冷たく言い放ち、ギーシュを突き飛ばした。
「…ぐ、はっ…」
しばらくギーシュは荒い息をついていたが、すくっと立ち上がる。
「もう許さない…。たかが平民の癖に貴族に手をあげるなんて……」
そう言いつつもリゾットからはなるべく距離をおくように後退している。それをリゾットは冷めた眼で見ていた。
「……俺の仲間にもマンモーニがいたが、奴はそれでも過ちを認め、成長しようと努力していた。……お前はそのマンモーニ以下だな」
「マンモーニ?」
「乳離れもできないような甘ったれたガキ…ってことだ。お前はそれ以下だ」
「ぼ、僕が平民の、それも子供以下だって? 訂正しろ!」
「貴族だろうがメイジだろうが威張っているだけの能無しを俺の仲間より上だと言うわけにはいかないな……。
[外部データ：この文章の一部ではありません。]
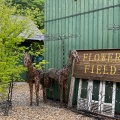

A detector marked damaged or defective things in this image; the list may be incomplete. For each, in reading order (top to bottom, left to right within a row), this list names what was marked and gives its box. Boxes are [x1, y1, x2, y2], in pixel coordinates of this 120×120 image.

rusty metal sign panel [73, 49, 120, 82]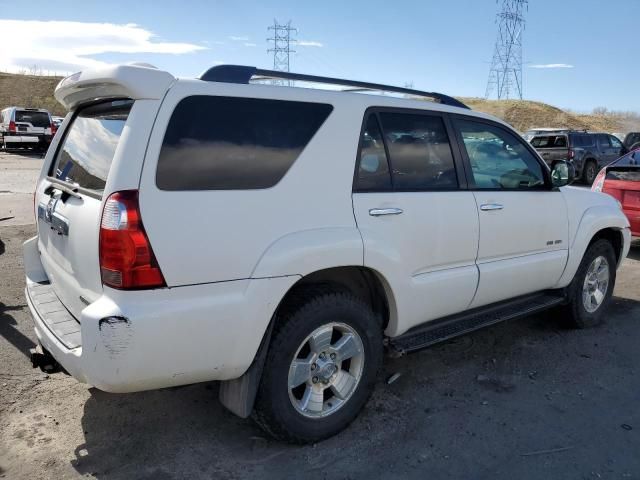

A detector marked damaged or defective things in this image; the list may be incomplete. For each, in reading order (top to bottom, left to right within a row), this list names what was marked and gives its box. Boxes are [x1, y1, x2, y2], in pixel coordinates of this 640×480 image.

いや、例えお前が誰より有能な人間だったとしても精神面ではそいつ以下だ」
ギーシュはあまりの屈辱、そして痛めつけられた恐怖に震える手で、手袋を投げつけた。
「決闘だ! 訂正するまで痛めつけてやる!」
リゾットは呆れ返り、もはやかける言葉さえないと、『メタリカ』を発動した。
ギーシュの口から剃刀が出現し、舌をずたずたに切り裂く。
「僕は君のように野蛮ではないから食堂を血で汚したりはしない! 用が済んだら広場に来たまえ!」
ギーシュは言い捨てると、ふらふらしながら外へ出て行った。もちろん、剃刀を吐き出してもいない。
「…………」
リゾットはそれを見送り、観葉植物の植えてある土から『メタリカ』でナイフを生成しようとする。
しかしやはり何も起きない。そういえば、『メタリカ』を発現している時に聞こえるあのうめき声も聞こえない。
「スタンド能力を失っている……」
リゾットの呟きは奇妙な納得と確信を持って、ゆっくりと自身の胸に染み込んで行った。